Text shown »

Early in our consultation, we decided that we would keep the 12 LECs as important agents of delivery of our service. It became clear during our discussions that we should do that; the only debate was whether they should remain as statutory limited companies. We considered a number of permutations for rationalising the network structure, which could have resulted in head-count reductions. However, to attribute a loss of a couple of hundred posts purely to a change in statutory status is probably very wide of the mark. There is a definite support cost, but I cannot give you a precise figure.

We made our decision—with the LEC chairmen—well before the beginning of this year, as a result of consultation. Many business groups lobbied for the retention of LECs as statutory limited companies. However, I do not have a figure for you for the cost of retaining the LECs as statutory limited companies.

I presume that, as you make progress in establishing the new decision-making arrangements that you have described, we will have some opportunity to see the associated costs.

Jack Perry:

Sure.

Sir John Ward:

Both ways—up and down.

Susan Deacon:

I do not know what opportunities we will have during further committee discussions, but it would be helpful for us—perhaps in a report or an informal briefing—to learn more about the new arrangements. We may discuss that later this afternoon.

I want to follow a similar line of questioning to the one that I followed with the minister last week. How will you move on from here? I will leave to one side the issue of why the present situation has arisen, although I need hardly remind you that there has been a great deal of heated and contentious debate in recent months, in full public view, about the organisation, its budget and its structure. However, I am sure that this week's decisions represent a significant watershed. How will you address the questions of perception and reputation and how will you restore confidence in the organisation?

Provided data »

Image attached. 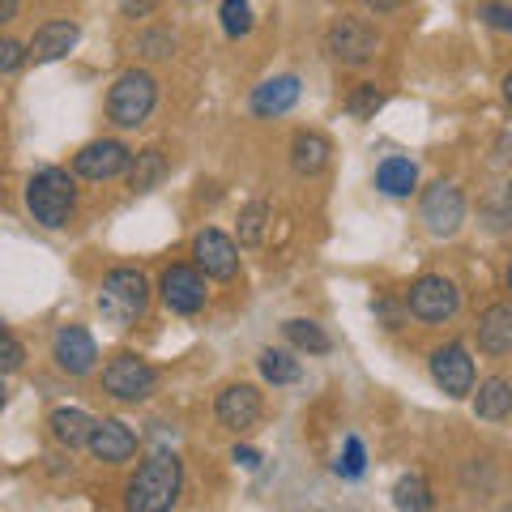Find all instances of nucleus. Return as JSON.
Instances as JSON below:
<instances>
[{"label":"nucleus","mask_w":512,"mask_h":512,"mask_svg":"<svg viewBox=\"0 0 512 512\" xmlns=\"http://www.w3.org/2000/svg\"><path fill=\"white\" fill-rule=\"evenodd\" d=\"M180 491H184V461L175 453H154L128 478L124 504L133 512H167L180 504Z\"/></svg>","instance_id":"obj_1"},{"label":"nucleus","mask_w":512,"mask_h":512,"mask_svg":"<svg viewBox=\"0 0 512 512\" xmlns=\"http://www.w3.org/2000/svg\"><path fill=\"white\" fill-rule=\"evenodd\" d=\"M26 210L47 231L69 227L73 210H77V184H73V175L64 171V167L35 171V175H30V184H26Z\"/></svg>","instance_id":"obj_2"},{"label":"nucleus","mask_w":512,"mask_h":512,"mask_svg":"<svg viewBox=\"0 0 512 512\" xmlns=\"http://www.w3.org/2000/svg\"><path fill=\"white\" fill-rule=\"evenodd\" d=\"M150 308V282L141 269H111L99 286V312L116 329H133Z\"/></svg>","instance_id":"obj_3"},{"label":"nucleus","mask_w":512,"mask_h":512,"mask_svg":"<svg viewBox=\"0 0 512 512\" xmlns=\"http://www.w3.org/2000/svg\"><path fill=\"white\" fill-rule=\"evenodd\" d=\"M158 107V82L146 69H124L107 90V116L116 128H141Z\"/></svg>","instance_id":"obj_4"},{"label":"nucleus","mask_w":512,"mask_h":512,"mask_svg":"<svg viewBox=\"0 0 512 512\" xmlns=\"http://www.w3.org/2000/svg\"><path fill=\"white\" fill-rule=\"evenodd\" d=\"M461 308V291L453 278L444 274H423L410 282L406 291V312L414 320H423V325H444V320H453Z\"/></svg>","instance_id":"obj_5"},{"label":"nucleus","mask_w":512,"mask_h":512,"mask_svg":"<svg viewBox=\"0 0 512 512\" xmlns=\"http://www.w3.org/2000/svg\"><path fill=\"white\" fill-rule=\"evenodd\" d=\"M154 389H158V372L137 355H116L103 367V393L116 397V402L137 406V402H146Z\"/></svg>","instance_id":"obj_6"},{"label":"nucleus","mask_w":512,"mask_h":512,"mask_svg":"<svg viewBox=\"0 0 512 512\" xmlns=\"http://www.w3.org/2000/svg\"><path fill=\"white\" fill-rule=\"evenodd\" d=\"M419 218L436 239H453L461 231V222H466V197H461V188L448 180L431 184L419 201Z\"/></svg>","instance_id":"obj_7"},{"label":"nucleus","mask_w":512,"mask_h":512,"mask_svg":"<svg viewBox=\"0 0 512 512\" xmlns=\"http://www.w3.org/2000/svg\"><path fill=\"white\" fill-rule=\"evenodd\" d=\"M158 295L175 316H197L205 303H210V291H205V274L197 265H167L163 278H158Z\"/></svg>","instance_id":"obj_8"},{"label":"nucleus","mask_w":512,"mask_h":512,"mask_svg":"<svg viewBox=\"0 0 512 512\" xmlns=\"http://www.w3.org/2000/svg\"><path fill=\"white\" fill-rule=\"evenodd\" d=\"M427 372H431V380H436L448 397H453V402L470 397V389H474V359H470V350L461 342H448V346L431 350Z\"/></svg>","instance_id":"obj_9"},{"label":"nucleus","mask_w":512,"mask_h":512,"mask_svg":"<svg viewBox=\"0 0 512 512\" xmlns=\"http://www.w3.org/2000/svg\"><path fill=\"white\" fill-rule=\"evenodd\" d=\"M376 47H380L376 30L367 22H359V18H338L325 35V52L338 64H367L376 56Z\"/></svg>","instance_id":"obj_10"},{"label":"nucleus","mask_w":512,"mask_h":512,"mask_svg":"<svg viewBox=\"0 0 512 512\" xmlns=\"http://www.w3.org/2000/svg\"><path fill=\"white\" fill-rule=\"evenodd\" d=\"M261 414H265V402H261V389H256V384H227L214 402L218 427L235 431V436L261 423Z\"/></svg>","instance_id":"obj_11"},{"label":"nucleus","mask_w":512,"mask_h":512,"mask_svg":"<svg viewBox=\"0 0 512 512\" xmlns=\"http://www.w3.org/2000/svg\"><path fill=\"white\" fill-rule=\"evenodd\" d=\"M128 158H133V150L124 146V141H90V146H82L73 154V175H82V180H116V175L128 171Z\"/></svg>","instance_id":"obj_12"},{"label":"nucleus","mask_w":512,"mask_h":512,"mask_svg":"<svg viewBox=\"0 0 512 512\" xmlns=\"http://www.w3.org/2000/svg\"><path fill=\"white\" fill-rule=\"evenodd\" d=\"M192 256H197V269H201L205 278L231 282L239 274V248H235V239L214 231V227H205L197 239H192Z\"/></svg>","instance_id":"obj_13"},{"label":"nucleus","mask_w":512,"mask_h":512,"mask_svg":"<svg viewBox=\"0 0 512 512\" xmlns=\"http://www.w3.org/2000/svg\"><path fill=\"white\" fill-rule=\"evenodd\" d=\"M52 359L64 376H90L94 363H99V346L82 325H64L52 342Z\"/></svg>","instance_id":"obj_14"},{"label":"nucleus","mask_w":512,"mask_h":512,"mask_svg":"<svg viewBox=\"0 0 512 512\" xmlns=\"http://www.w3.org/2000/svg\"><path fill=\"white\" fill-rule=\"evenodd\" d=\"M86 448L103 461V466H124V461L137 453V431L128 423H120V419H94Z\"/></svg>","instance_id":"obj_15"},{"label":"nucleus","mask_w":512,"mask_h":512,"mask_svg":"<svg viewBox=\"0 0 512 512\" xmlns=\"http://www.w3.org/2000/svg\"><path fill=\"white\" fill-rule=\"evenodd\" d=\"M299 94H303L299 77L295 73H278V77H265V82L252 90L248 107H252L256 120H274V116H286V111L299 103Z\"/></svg>","instance_id":"obj_16"},{"label":"nucleus","mask_w":512,"mask_h":512,"mask_svg":"<svg viewBox=\"0 0 512 512\" xmlns=\"http://www.w3.org/2000/svg\"><path fill=\"white\" fill-rule=\"evenodd\" d=\"M77 39H82V30H77V22H43L35 30V39H30L26 47V60L35 64H56L64 60L77 47Z\"/></svg>","instance_id":"obj_17"},{"label":"nucleus","mask_w":512,"mask_h":512,"mask_svg":"<svg viewBox=\"0 0 512 512\" xmlns=\"http://www.w3.org/2000/svg\"><path fill=\"white\" fill-rule=\"evenodd\" d=\"M478 350L491 359H500L512 350V308L508 303H491V308L478 316Z\"/></svg>","instance_id":"obj_18"},{"label":"nucleus","mask_w":512,"mask_h":512,"mask_svg":"<svg viewBox=\"0 0 512 512\" xmlns=\"http://www.w3.org/2000/svg\"><path fill=\"white\" fill-rule=\"evenodd\" d=\"M329 154H333L329 137L312 133V128H303V133H295V141H291V167L299 175H320L329 167Z\"/></svg>","instance_id":"obj_19"},{"label":"nucleus","mask_w":512,"mask_h":512,"mask_svg":"<svg viewBox=\"0 0 512 512\" xmlns=\"http://www.w3.org/2000/svg\"><path fill=\"white\" fill-rule=\"evenodd\" d=\"M47 427H52V440L73 453V448H86V436H90L94 419L86 410H77V406H56L52 414H47Z\"/></svg>","instance_id":"obj_20"},{"label":"nucleus","mask_w":512,"mask_h":512,"mask_svg":"<svg viewBox=\"0 0 512 512\" xmlns=\"http://www.w3.org/2000/svg\"><path fill=\"white\" fill-rule=\"evenodd\" d=\"M474 414H478V419H487V423H508V414H512V384L504 376L483 380V384H478V393H474Z\"/></svg>","instance_id":"obj_21"},{"label":"nucleus","mask_w":512,"mask_h":512,"mask_svg":"<svg viewBox=\"0 0 512 512\" xmlns=\"http://www.w3.org/2000/svg\"><path fill=\"white\" fill-rule=\"evenodd\" d=\"M376 188L384 192V197H410L414 188H419V167L410 163V158H384V163L376 167Z\"/></svg>","instance_id":"obj_22"},{"label":"nucleus","mask_w":512,"mask_h":512,"mask_svg":"<svg viewBox=\"0 0 512 512\" xmlns=\"http://www.w3.org/2000/svg\"><path fill=\"white\" fill-rule=\"evenodd\" d=\"M167 175V154L163 150H141L128 158V188L133 192H154Z\"/></svg>","instance_id":"obj_23"},{"label":"nucleus","mask_w":512,"mask_h":512,"mask_svg":"<svg viewBox=\"0 0 512 512\" xmlns=\"http://www.w3.org/2000/svg\"><path fill=\"white\" fill-rule=\"evenodd\" d=\"M256 363H261L265 384H274V389L303 380V367H299V359L291 355V350H261V359H256Z\"/></svg>","instance_id":"obj_24"},{"label":"nucleus","mask_w":512,"mask_h":512,"mask_svg":"<svg viewBox=\"0 0 512 512\" xmlns=\"http://www.w3.org/2000/svg\"><path fill=\"white\" fill-rule=\"evenodd\" d=\"M282 338L291 342L295 350H303V355H329V333L316 325V320H286L282 325Z\"/></svg>","instance_id":"obj_25"},{"label":"nucleus","mask_w":512,"mask_h":512,"mask_svg":"<svg viewBox=\"0 0 512 512\" xmlns=\"http://www.w3.org/2000/svg\"><path fill=\"white\" fill-rule=\"evenodd\" d=\"M393 508H410V512H427L431 508V487H427V478L414 470V474H402L397 478V487H393Z\"/></svg>","instance_id":"obj_26"},{"label":"nucleus","mask_w":512,"mask_h":512,"mask_svg":"<svg viewBox=\"0 0 512 512\" xmlns=\"http://www.w3.org/2000/svg\"><path fill=\"white\" fill-rule=\"evenodd\" d=\"M218 22H222V35H227V39H248L252 26H256L248 0H222V5H218Z\"/></svg>","instance_id":"obj_27"},{"label":"nucleus","mask_w":512,"mask_h":512,"mask_svg":"<svg viewBox=\"0 0 512 512\" xmlns=\"http://www.w3.org/2000/svg\"><path fill=\"white\" fill-rule=\"evenodd\" d=\"M380 107H384V90H380L376 82H363V86L350 90V99H346V116H350V120H372Z\"/></svg>","instance_id":"obj_28"},{"label":"nucleus","mask_w":512,"mask_h":512,"mask_svg":"<svg viewBox=\"0 0 512 512\" xmlns=\"http://www.w3.org/2000/svg\"><path fill=\"white\" fill-rule=\"evenodd\" d=\"M265 227H269V205H248L244 214H239V244L244 248H256L265 239Z\"/></svg>","instance_id":"obj_29"},{"label":"nucleus","mask_w":512,"mask_h":512,"mask_svg":"<svg viewBox=\"0 0 512 512\" xmlns=\"http://www.w3.org/2000/svg\"><path fill=\"white\" fill-rule=\"evenodd\" d=\"M137 52L146 60H171L175 56V35H171V30H141V35H137Z\"/></svg>","instance_id":"obj_30"},{"label":"nucleus","mask_w":512,"mask_h":512,"mask_svg":"<svg viewBox=\"0 0 512 512\" xmlns=\"http://www.w3.org/2000/svg\"><path fill=\"white\" fill-rule=\"evenodd\" d=\"M22 367H26V346L13 338V333L5 329V320H0V376L22 372Z\"/></svg>","instance_id":"obj_31"},{"label":"nucleus","mask_w":512,"mask_h":512,"mask_svg":"<svg viewBox=\"0 0 512 512\" xmlns=\"http://www.w3.org/2000/svg\"><path fill=\"white\" fill-rule=\"evenodd\" d=\"M338 474L342 478H363L367 474V453L359 436H346V453L338 457Z\"/></svg>","instance_id":"obj_32"},{"label":"nucleus","mask_w":512,"mask_h":512,"mask_svg":"<svg viewBox=\"0 0 512 512\" xmlns=\"http://www.w3.org/2000/svg\"><path fill=\"white\" fill-rule=\"evenodd\" d=\"M474 13H478V18H483L491 30H504V35L512 30V9L504 5V0H483V5H478Z\"/></svg>","instance_id":"obj_33"},{"label":"nucleus","mask_w":512,"mask_h":512,"mask_svg":"<svg viewBox=\"0 0 512 512\" xmlns=\"http://www.w3.org/2000/svg\"><path fill=\"white\" fill-rule=\"evenodd\" d=\"M22 64H26V43L0 35V77H5V73H18Z\"/></svg>","instance_id":"obj_34"},{"label":"nucleus","mask_w":512,"mask_h":512,"mask_svg":"<svg viewBox=\"0 0 512 512\" xmlns=\"http://www.w3.org/2000/svg\"><path fill=\"white\" fill-rule=\"evenodd\" d=\"M124 18H150V13L158 9V0H116Z\"/></svg>","instance_id":"obj_35"},{"label":"nucleus","mask_w":512,"mask_h":512,"mask_svg":"<svg viewBox=\"0 0 512 512\" xmlns=\"http://www.w3.org/2000/svg\"><path fill=\"white\" fill-rule=\"evenodd\" d=\"M231 461H235V466H244V470H256V466H261V453H256V448H248V444H235Z\"/></svg>","instance_id":"obj_36"},{"label":"nucleus","mask_w":512,"mask_h":512,"mask_svg":"<svg viewBox=\"0 0 512 512\" xmlns=\"http://www.w3.org/2000/svg\"><path fill=\"white\" fill-rule=\"evenodd\" d=\"M372 312H380L384 320H389V329H397V325H402V312H397V308H389V303H384V299H380V303H372Z\"/></svg>","instance_id":"obj_37"},{"label":"nucleus","mask_w":512,"mask_h":512,"mask_svg":"<svg viewBox=\"0 0 512 512\" xmlns=\"http://www.w3.org/2000/svg\"><path fill=\"white\" fill-rule=\"evenodd\" d=\"M18 9H22V0H0V26H9L18 18Z\"/></svg>","instance_id":"obj_38"},{"label":"nucleus","mask_w":512,"mask_h":512,"mask_svg":"<svg viewBox=\"0 0 512 512\" xmlns=\"http://www.w3.org/2000/svg\"><path fill=\"white\" fill-rule=\"evenodd\" d=\"M5 402H9V389H5V380H0V410H5Z\"/></svg>","instance_id":"obj_39"}]
</instances>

Problems to work on »
• a. Repeat word for word the passage of the transcript starting at "I presume that, as" and ending at "the associated costs.".
• b. According to the transcript, how many LECs did the organization decide to keep as agents of delivery of its service?
• c. Pick up the transcript about the LECs right after its final sentence and keep it going.

Task-by-task outputs »
• a.
I presume that, as you make progress in establishing the new decision-making arrangements that you have described, we will have some opportunity to see the associated costs.

• b. 12

• c.
Jack Perry:

That is a key question, and one of which we are acutely aware. We are greatly encouraged that the business community has been enormously supportive. Our customer base is very supportive. A number of our customers have been unsettled and concerned by rumours and what they might mean for our support for those customers, but key members of the business community have gone public with their support.

In addition, I have received many letters and e-mails in which people have expressed support for Scottish Enterprise's direction of travel and sympathy for the highly public nature of the wrangling in which we have been involved. We have had similar messages of support from many of our staff. It is important that we start with a reasonably good support base among our customers.

We must publish our operating plan as soon as we can. I hope that we have given you a flavour of the extensive range of exciting projects that we will deliver in the next year. One of my fears is that with all the speculation about the budget and the talk of crisis at Scottish Enterprise, people are losing sight of the fact that next year we will spend £550 million on Scotland's economic development. We will deliver many exciting programmes at a time when we probably have better leverage than we have ever had and a more coherent view of how those programmes respond to industry demand and how they hang together better in a metropolitan context.

All that we can do is get our heads down and get on with serving customers and delivering projects and outstanding results for Scotland, which I think we can do. That is what we would love to have the opportunity to do. The short answer to Susan Deacon's question is that I know of no other way in which we can restore some of the confidence in Scottish Enterprise that might have been eroded.

Sir John Ward:

The board's feeling is exactly as Susan Deacon has expressed it. We must get our heads down and deliver on continuing to improve the organisation's effectiveness, shortening our timescales for decisions, reducing bureaucracy and tackling the issues that have upset our customers over the years. We need to get on with it.

Thank you very much.

I have three or four short, sharp questions. Will there be any redundancies in the Scottish Enterprise network as a result of the budget problems or the restructuring, or for any other reason?

Jack Perry:

We are looking at some reduction in our head count, largely through attrition. I cannot give you a firm undertaking on that because we need to go through the detailed work on our budget. We anticipate that there will be some reduction in our head count, largely through attrition.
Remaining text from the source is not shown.